NPR reports that some lawmakers are pushing legislation that would loosen those long-standing federal regulations, making silencers easier to buy for the general public. Rep. Jeff Duncan (R-South Carolina) proposed the Hearing Protection Act of 2017 in January and it has been referred to the House Subcommittee on Crime, Terrorism, Homeland Security, and Investigations. “This legislation is about safety — plain and simple,” Duncan said, in a statement after the bill was introduced. “I can’t tell you how better off the shooting sports enthusiasts would be if we had easier access to suppressors to help protect our hearing.” The silencer industry, gun-advocacy groups, and some shooting-sports groups are in support of the legislation. They argue that the silencer is unfairly regulated and vilified.

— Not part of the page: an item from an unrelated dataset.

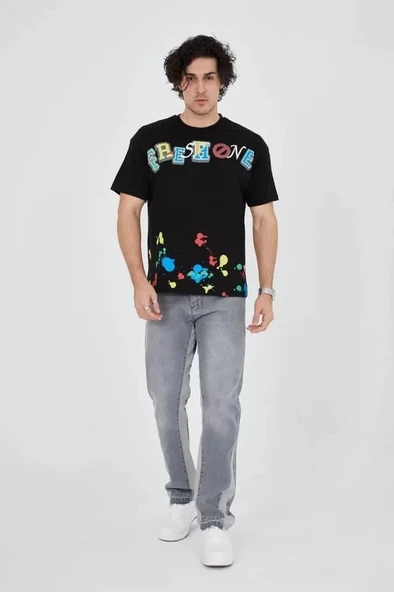 Erkek Baskılı Penye T-Shirt - Siyah ürün görseli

Gun-control groups and congressional Democrats are pushing against the legislation, citing recent mass shootings and assassinations of police as examples of why guns should be loud and their sound recognizable. David Chipman, a senior policy adviser at Americans for Responsible Solutions and a retired twenty-five-year ATF veteran, says a silencer is “a threat to public safety.” He mentions the case of Christopher Dorner, a former Los Angeles police officer who used silencers during a two-day killing spree; though statistics shows that Dorner’s case is a rare one. Data from the ATF finds that from 2012 to 2015, 390 silencers were recovered from crime scenes; 600,000 pistols were recovered over the same period.
Chipman and gun-control groups argue that the reason silencers are so rarely used in crime is because they have been heavily regulated since the 1930s. “Right now the system seems to be working,” Chipman says. “…so why fix what’s not broke?”
Jason Schauble, the chief revenue officer at SilencerCo, says there is a misconception about the purpose of the silencer. “Most people know what they see in movies,” adding “And they see, oh, it’s always a spy, you know, somebody who’s involved in some sort of combat scenario [using them]. And then also, the sound that it makes is very, very quiet compared to what really happens.”
He argues that a silencer is “essentially a muffler for a gun,” it doesn’t silence a gunshot, it only suppresses it. “It’s still loud enough to hear,” Schauble says. “It’s just not loud enough to do permanent damage to your hearing, which is what most people who shoot and hunt are looking for.”